The task —
Return all of the data exactly, with nothing left out but the pictures.

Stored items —
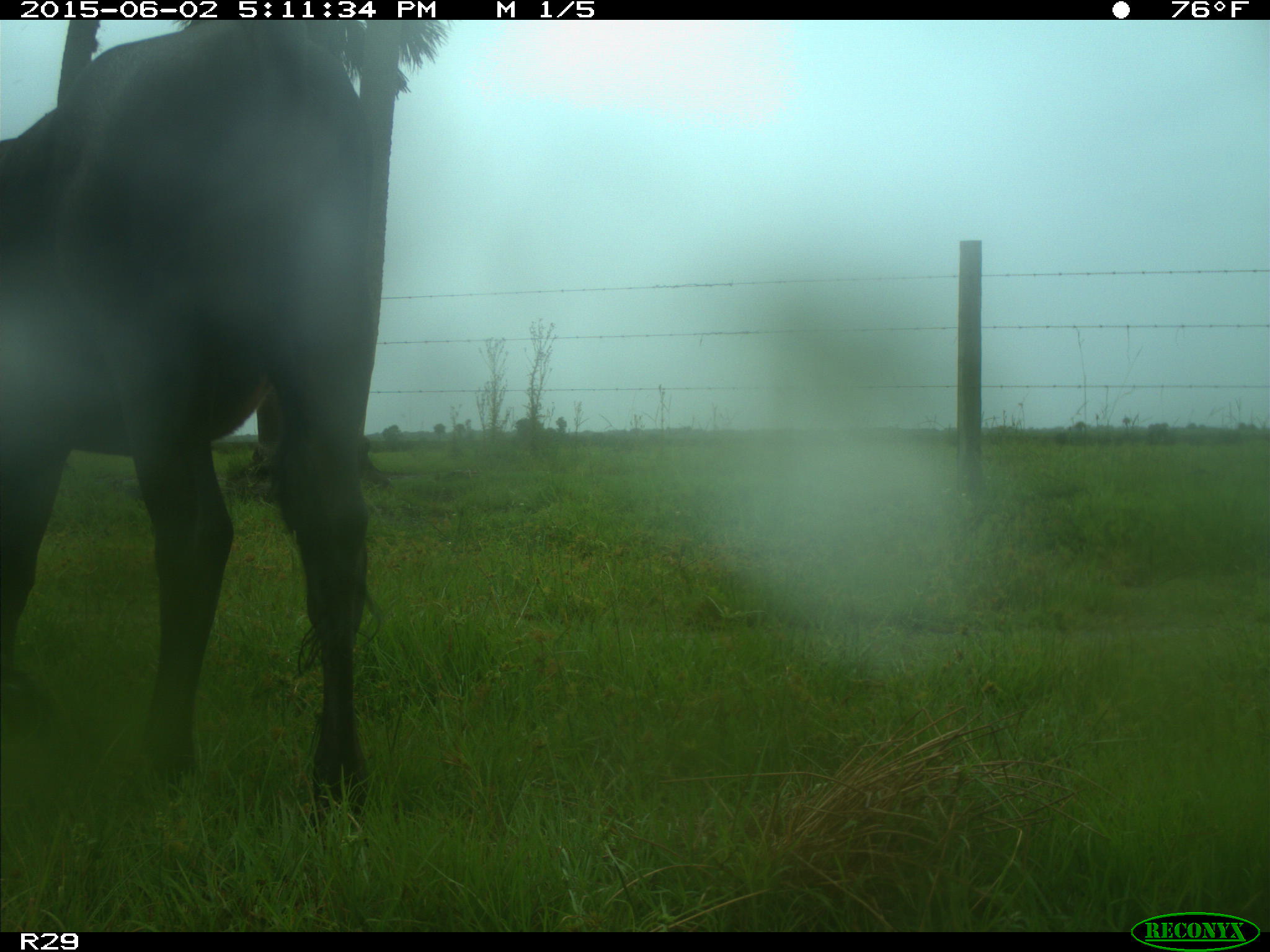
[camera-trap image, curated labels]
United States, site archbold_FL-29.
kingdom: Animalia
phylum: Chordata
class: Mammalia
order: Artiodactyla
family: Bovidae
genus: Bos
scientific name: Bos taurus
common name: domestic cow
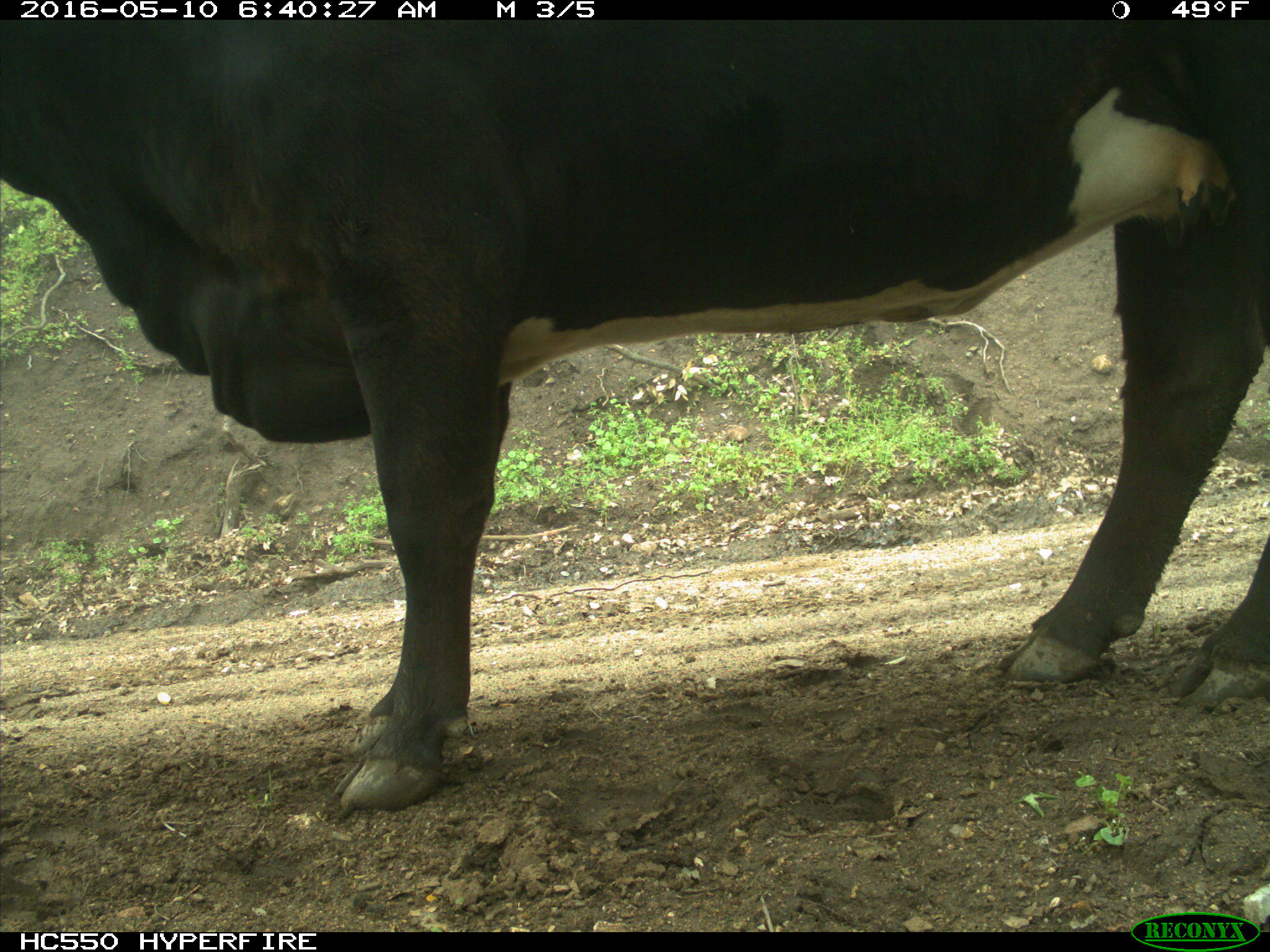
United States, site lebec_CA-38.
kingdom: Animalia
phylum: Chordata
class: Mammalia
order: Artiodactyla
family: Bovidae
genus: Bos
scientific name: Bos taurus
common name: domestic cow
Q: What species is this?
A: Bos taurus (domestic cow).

Expected answer —
[camera-trap image, curated labels]
United States, site archbold_FL-29.
kingdom: Animalia
phylum: Chordata
class: Mammalia
order: Artiodactyla
family: Bovidae
genus: Bos
scientific name: Bos taurus
common name: domestic cow
United States, site lebec_CA-38.
kingdom: Animalia
phylum: Chordata
class: Mammalia
order: Artiodactyla
family: Bovidae
genus: Bos
scientific name: Bos taurus
common name: domestic cow
Q: What species is this?
A: Bos taurus (domestic cow).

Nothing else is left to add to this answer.